The Mauritanian immigrant community in the United States is not very large—in fact, only 10,000 or so—and in states one might not expect to find them: Kentucky, Ohio, Indiana, Louisiana and Florida. So it doesn’t receive significant revenue from overseas remittances in the way many other West African countries do, such as Cameroon, Côte d’Ivoire and Senegal.
Nevertheless, Mauritania expects 4.5% economic growth this year, and 6.5% growth in 2023, largely driven by exports of fish, gold, silver, iron and lithium—but all eyes are now on natural gas and Mauritania’s estimated 50 trillion cubic feet of reserves.
The country could become a major offshore natural gas exporter next year, thanks to the Greater Tortue Ahmeyim project, located 125 km off the coasts of Mauritania and neighboring Senegal.

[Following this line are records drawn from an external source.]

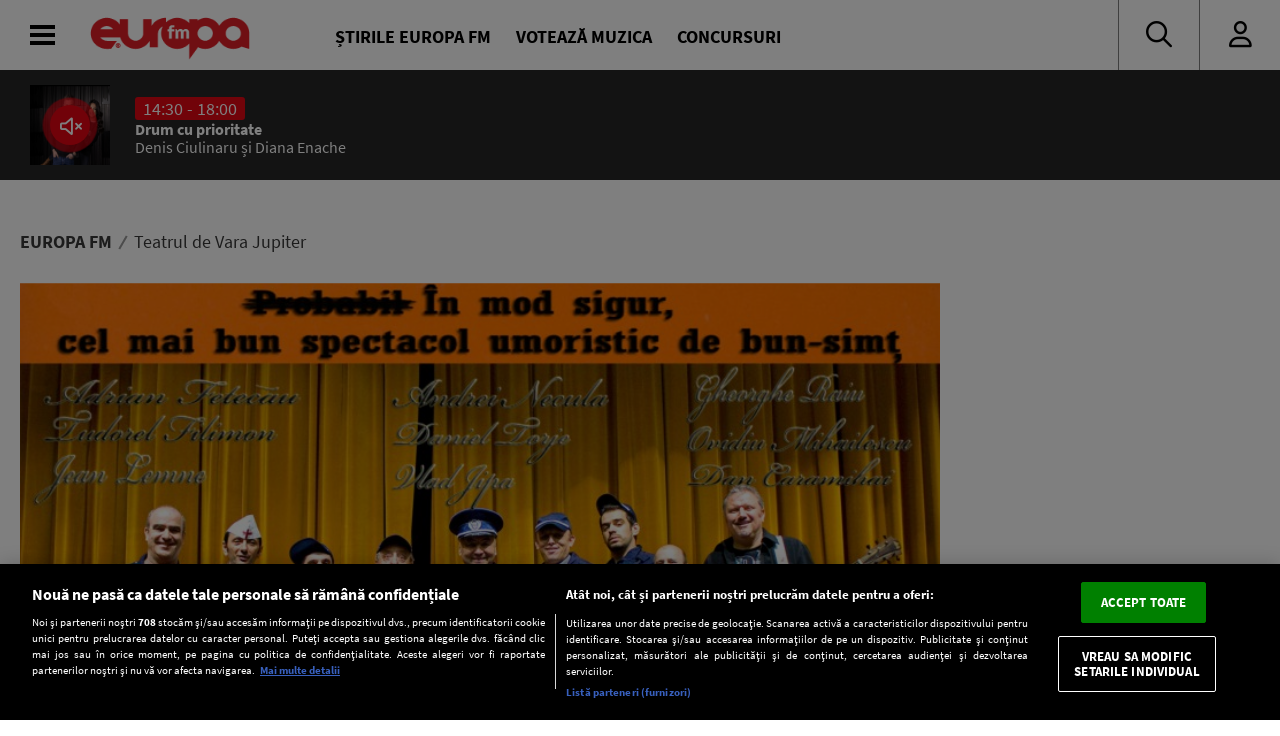

--- FILE ---
content_type: text/javascript;charset=utf-8
request_url: https://id.cxense.com/public/user/id?json=%7B%22identities%22%3A%5B%7B%22type%22%3A%22ckp%22%2C%22id%22%3A%22mko1vqvxgxxcida8%22%7D%2C%7B%22type%22%3A%22lst%22%2C%22id%22%3A%222qo7n9d1uyrzr1b27m2ojdne2h%22%7D%2C%7B%22type%22%3A%22cst%22%2C%22id%22%3A%222qo7n9d1uyrzr1b27m2ojdne2h%22%7D%5D%7D&callback=cXJsonpCB2
body_size: 204
content:
/**/
cXJsonpCB2({"httpStatus":200,"response":{"userId":"cx:lsvbc1mfczsmaufugrigfp2m:3rqkxiwk9d7jn","newUser":false}})

--- FILE ---
content_type: text/javascript;charset=utf-8
request_url: https://p1cluster.cxense.com/p1.js
body_size: 100
content:
cX.library.onP1('2qo7n9d1uyrzr1b27m2ojdne2h');
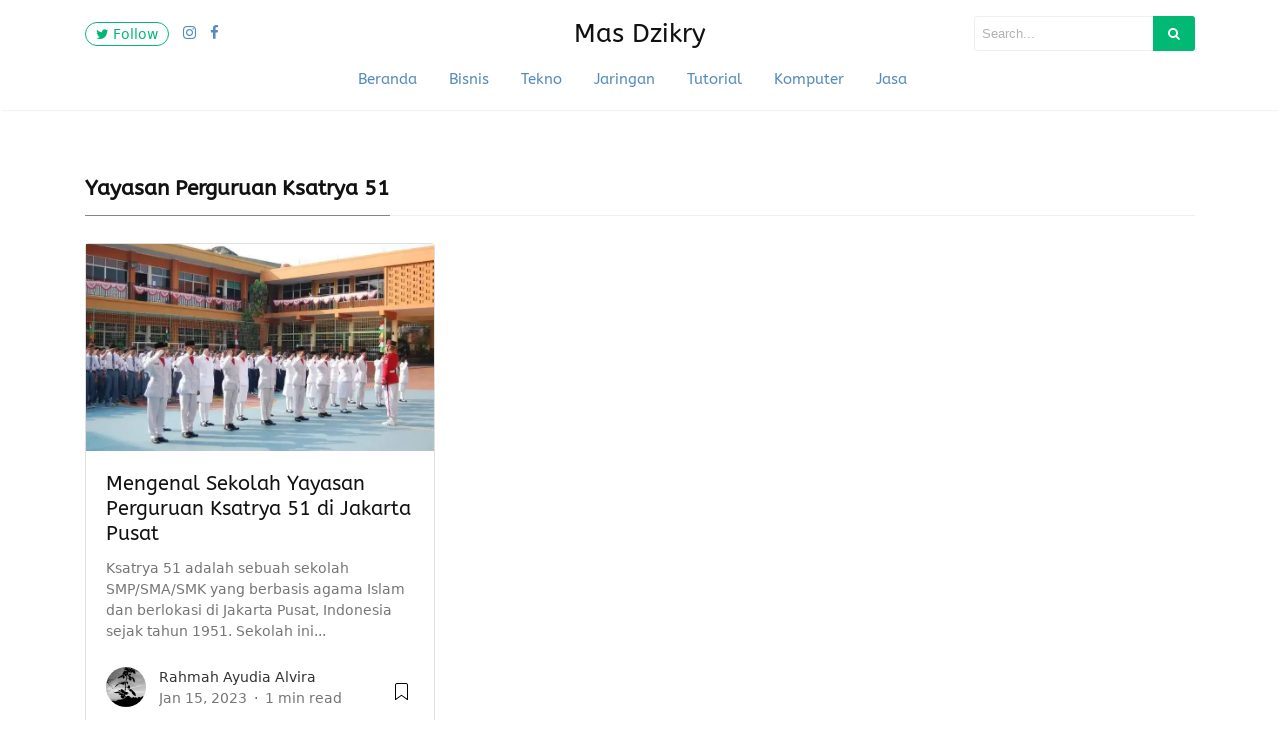

--- FILE ---
content_type: text/html; charset=utf-8
request_url: https://www.google.com/recaptcha/api2/aframe
body_size: 248
content:
<!DOCTYPE HTML><html><head><meta http-equiv="content-type" content="text/html; charset=UTF-8"></head><body><script nonce="R_fB_MEuqpnGEbUtebAaDA">/** Anti-fraud and anti-abuse applications only. See google.com/recaptcha */ try{var clients={'sodar':'https://pagead2.googlesyndication.com/pagead/sodar?'};window.addEventListener("message",function(a){try{if(a.source===window.parent){var b=JSON.parse(a.data);var c=clients[b['id']];if(c){var d=document.createElement('img');d.src=c+b['params']+'&rc='+(localStorage.getItem("rc::a")?sessionStorage.getItem("rc::b"):"");window.document.body.appendChild(d);sessionStorage.setItem("rc::e",parseInt(sessionStorage.getItem("rc::e")||0)+1);localStorage.setItem("rc::h",'1768382089533');}}}catch(b){}});window.parent.postMessage("_grecaptcha_ready", "*");}catch(b){}</script></body></html>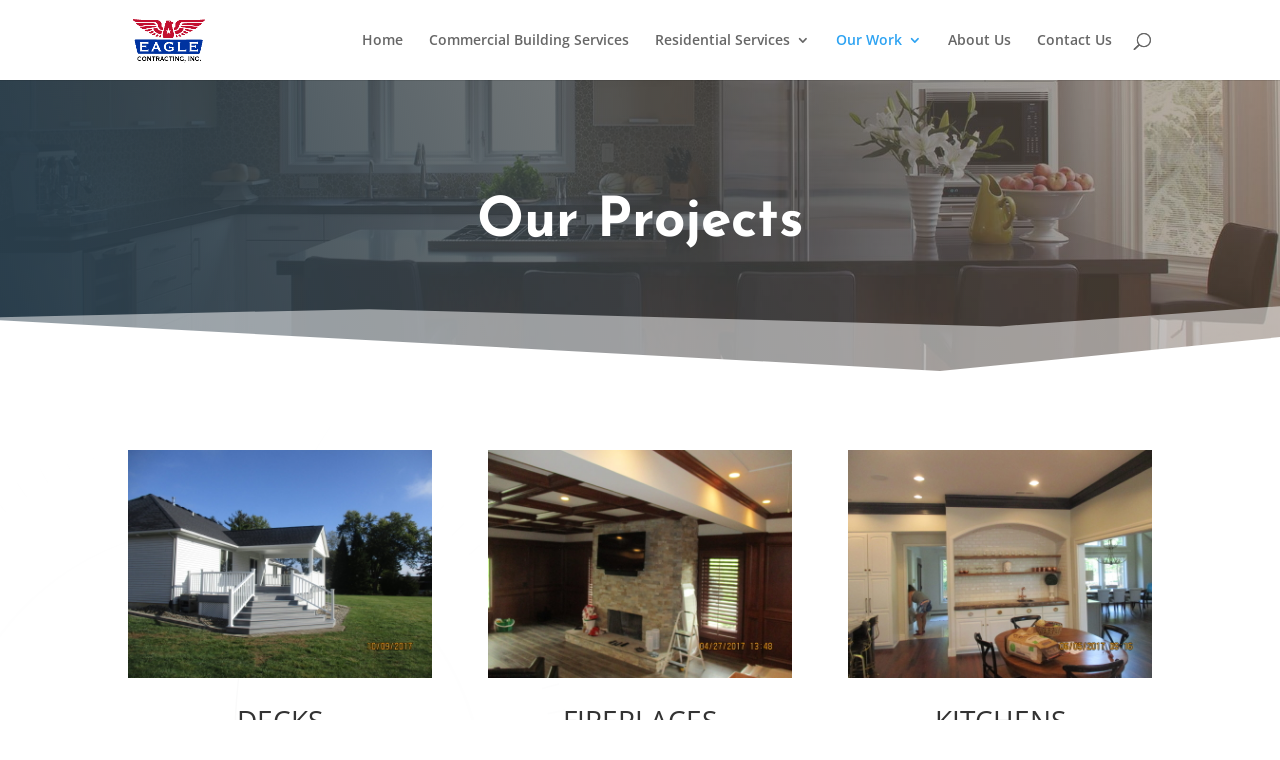

--- FILE ---
content_type: text/html; charset=UTF-8
request_url: https://analytics.edeveloperz.com/Analytics_new.php
body_size: 169
content:
{"status":200,"tracking_id":"697448150b8e95a850092cb0","active":{"gravity":0,"chat":0,"contact7":0,"other_form":0,"chat_id":"","chat_color":"","integration_review_widget":0,"reviewwidget_hash":""}}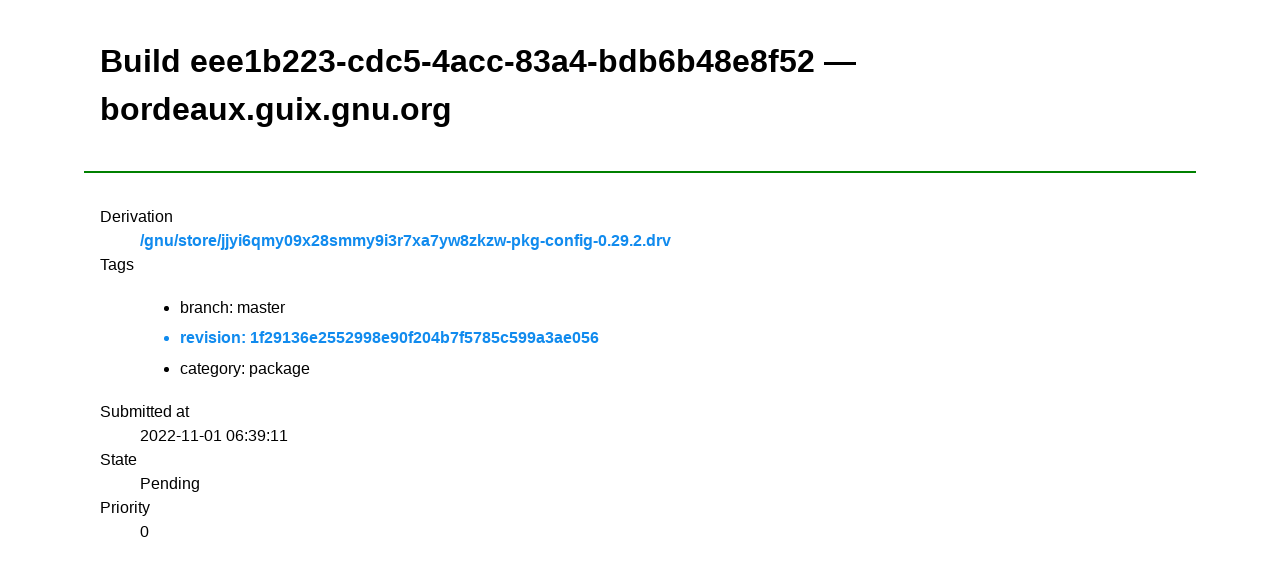

--- FILE ---
content_type: text/html;charset=utf-8
request_url: https://bordeaux.guix.gnu.org/build/eee1b223-cdc5-4acc-83a4-bdb6b48e8f52
body_size: 1871
content:
<!DOCTYPE html><html lang="en"><head><title>Build eee1b223-cdc5-4acc-83a4-bdb6b48e8f52 &mdash; bordeaux.guix.gnu.org &mdash; Build farm</title><meta http-equiv="Content-Type" content="text/html; charset=UTF-8" /><meta name="viewport" content="width=device-width, initial-scale=1" /><link rel="stylesheet" media="screen" type="text/css" href="/assets/css/mvp.css" /><style>

:root {
  --justify-important: left;
  --justify-normal: center;
  --line-height: 1.5;
}

table td,
table th,
table tr {
    text-align: center;
}

header, main {
    padding: 1rem;
}

header {
    border-bottom: 2px solid green;
}

.monospace {
    font-family: monospace;
    font-size: 16px;
}

@media (min-width: 700px) {
  .large-screen-float-right {
    float: right;
  }
}

.derivation {
  display: block;
  font-family: monospace;
  font-size: 16px;
}

@keyframes scale-move {
    0%   { transform: scale(0.9,0); }
    100% { transform: scale(1,1); }
}

.submitted-build {
  animation: scale-move 0.8s;
}

.tag {
  display: inline-block;
  border-radius: 10px;
  background: var(--color-bg-secondary);
  padding: 0.25em 0.4em;
  margin-right: 0.25rem;

  font-family: monospace;
  font-size: 14px;
}

</style></head><body><header><h1>Build eee1b223-cdc5-4acc-83a4-bdb6b48e8f52 &mdash; bordeaux.guix.gnu.org</h1></header><main><dl><dt>Derivation</dt><dd><a href="https://data.guix.gnu.org/gnu/store/jjyi6qmy09x28smmy9i3r7xa7yw8zkzw-pkg-config-0.29.2.drv">/gnu/store/jjyi6qmy09x28smmy9i3r7xa7yw8zkzw-pkg-config-0.29.2.drv</a></dd><dt>Tags</dt><dd><ul><li>branch: master</li><a href="https://data.guix.gnu.org/revision/1f29136e2552998e90f204b7f5785c599a3ae056"><li>revision: 1f29136e2552998e90f204b7f5785c599a3ae056</li></a><li>category: package</li></ul></dd><dt>Submitted at</dt><dd>2022-11-01 06:39:11</dd><dt>State</dt><dd>Pending</dd><dt>Priority</dt><dd>0</dd></dl></main></body></html>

The venture is led by BP and Dallas-based Kosmos Energy Ltd., which estimates that over the next 30 years, liquefied natural gas exports could contribute $30 billion to the economies of both West African countries.
“Mauritania and United States are growing partners in business, with US firms operating in Mauritania’s mining hydrocarbon and agricultural sectors. And there is potential for investment in renewable energy,” said the ambassador. “Mauritania stands firm with the US government and the American people to create a brighter future. I am optimistic about that future, especially when we stand together.”